4. Was möchten Sie im Bereich Gesundheitswirtschaft Österreich verändern?

Die Gesundheitswirtschaft ist der mit Abstand größte Wirtschaftszweig. Es ist mir wichtig, dass das auch öffentlich wahrgenommen und entsprechend wertgeschätzt wird und Gesundheit nicht plump als Kostenfaktor wahrgenommen wird. Letztlich ist das Gesundheitswesen nämlich kein Kostenfaktor, sondern ein dynamischer Wirtschafts- und Beschäftigungsmotor. Bei meiner Arbeit stand deshalb immer im Zentrum, dass sich die Akteure der Gesundheitswirtschaft selbst ihres Potenzials bewusst werden und auch mit entsprechendem Selbstvertrauen öffentlich auftreten.

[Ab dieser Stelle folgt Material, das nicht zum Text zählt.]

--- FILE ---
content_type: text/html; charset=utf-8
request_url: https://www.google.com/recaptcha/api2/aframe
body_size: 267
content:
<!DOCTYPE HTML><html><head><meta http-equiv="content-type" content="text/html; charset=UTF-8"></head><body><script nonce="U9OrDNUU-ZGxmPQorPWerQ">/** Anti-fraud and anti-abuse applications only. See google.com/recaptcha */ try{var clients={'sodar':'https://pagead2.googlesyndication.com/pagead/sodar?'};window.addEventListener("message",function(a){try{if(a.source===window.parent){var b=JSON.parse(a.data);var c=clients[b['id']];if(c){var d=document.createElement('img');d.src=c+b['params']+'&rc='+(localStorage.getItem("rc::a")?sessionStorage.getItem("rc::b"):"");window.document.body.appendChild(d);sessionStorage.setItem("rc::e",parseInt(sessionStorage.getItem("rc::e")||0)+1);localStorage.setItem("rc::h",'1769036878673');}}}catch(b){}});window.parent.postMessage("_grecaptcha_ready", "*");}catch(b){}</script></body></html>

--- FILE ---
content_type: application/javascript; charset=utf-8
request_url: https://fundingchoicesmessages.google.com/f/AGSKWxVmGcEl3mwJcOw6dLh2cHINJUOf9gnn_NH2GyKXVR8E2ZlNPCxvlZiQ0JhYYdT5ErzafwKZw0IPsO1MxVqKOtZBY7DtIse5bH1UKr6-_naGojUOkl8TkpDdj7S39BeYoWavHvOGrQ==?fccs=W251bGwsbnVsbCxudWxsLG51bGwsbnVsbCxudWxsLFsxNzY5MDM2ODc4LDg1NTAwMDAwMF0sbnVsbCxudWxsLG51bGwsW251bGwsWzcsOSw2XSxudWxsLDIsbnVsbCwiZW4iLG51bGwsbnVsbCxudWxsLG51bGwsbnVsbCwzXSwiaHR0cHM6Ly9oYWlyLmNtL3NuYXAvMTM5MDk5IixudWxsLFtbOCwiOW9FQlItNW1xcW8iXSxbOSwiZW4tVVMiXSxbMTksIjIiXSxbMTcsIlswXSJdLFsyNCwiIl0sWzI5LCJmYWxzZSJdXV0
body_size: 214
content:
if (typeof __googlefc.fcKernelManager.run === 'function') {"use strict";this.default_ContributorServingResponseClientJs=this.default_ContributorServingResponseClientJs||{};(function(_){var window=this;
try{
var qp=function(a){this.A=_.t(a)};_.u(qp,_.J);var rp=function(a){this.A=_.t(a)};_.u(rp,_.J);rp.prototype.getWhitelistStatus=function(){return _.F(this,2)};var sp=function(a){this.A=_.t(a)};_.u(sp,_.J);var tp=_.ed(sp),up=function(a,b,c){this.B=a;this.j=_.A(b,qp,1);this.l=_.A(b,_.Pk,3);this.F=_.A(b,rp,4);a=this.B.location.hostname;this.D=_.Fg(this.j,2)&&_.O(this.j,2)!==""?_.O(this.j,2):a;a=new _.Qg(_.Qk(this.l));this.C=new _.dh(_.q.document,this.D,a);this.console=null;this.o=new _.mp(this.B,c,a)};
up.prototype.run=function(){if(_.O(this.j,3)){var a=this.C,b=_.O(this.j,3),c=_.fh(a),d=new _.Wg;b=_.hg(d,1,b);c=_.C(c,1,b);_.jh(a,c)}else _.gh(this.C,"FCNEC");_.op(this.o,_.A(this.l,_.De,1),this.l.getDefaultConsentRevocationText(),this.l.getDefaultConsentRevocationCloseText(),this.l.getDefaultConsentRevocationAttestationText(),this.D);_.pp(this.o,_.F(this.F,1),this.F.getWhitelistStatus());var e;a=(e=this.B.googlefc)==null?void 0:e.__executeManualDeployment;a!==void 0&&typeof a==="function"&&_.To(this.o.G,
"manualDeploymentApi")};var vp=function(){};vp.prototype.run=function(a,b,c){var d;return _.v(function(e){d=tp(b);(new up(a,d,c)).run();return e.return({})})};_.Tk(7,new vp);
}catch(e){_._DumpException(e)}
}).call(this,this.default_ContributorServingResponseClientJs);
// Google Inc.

5. Wie wird sich die Gesundheitswirtschaft in den nächsten Jahren entwickeln?

Weiterhin positiv. Dazu kommt, dass sich die Qualität der Versorgung und der Angebote enorm verbessern werden. Es wird aber auch eine differenziertere Debatte über die Leistungen der Branche und aller Akteure geben. Alle zusammen müssen sich darauf einstellen, dass das System transparenter wird und sie ihre Leistungen und deren Preise argumentieren und rechtfertigen müssen. Die Branche selbst wird auch künftig kräftig wachsen, wenn auch in einigen Bereichen die Margen zurückgehen werden.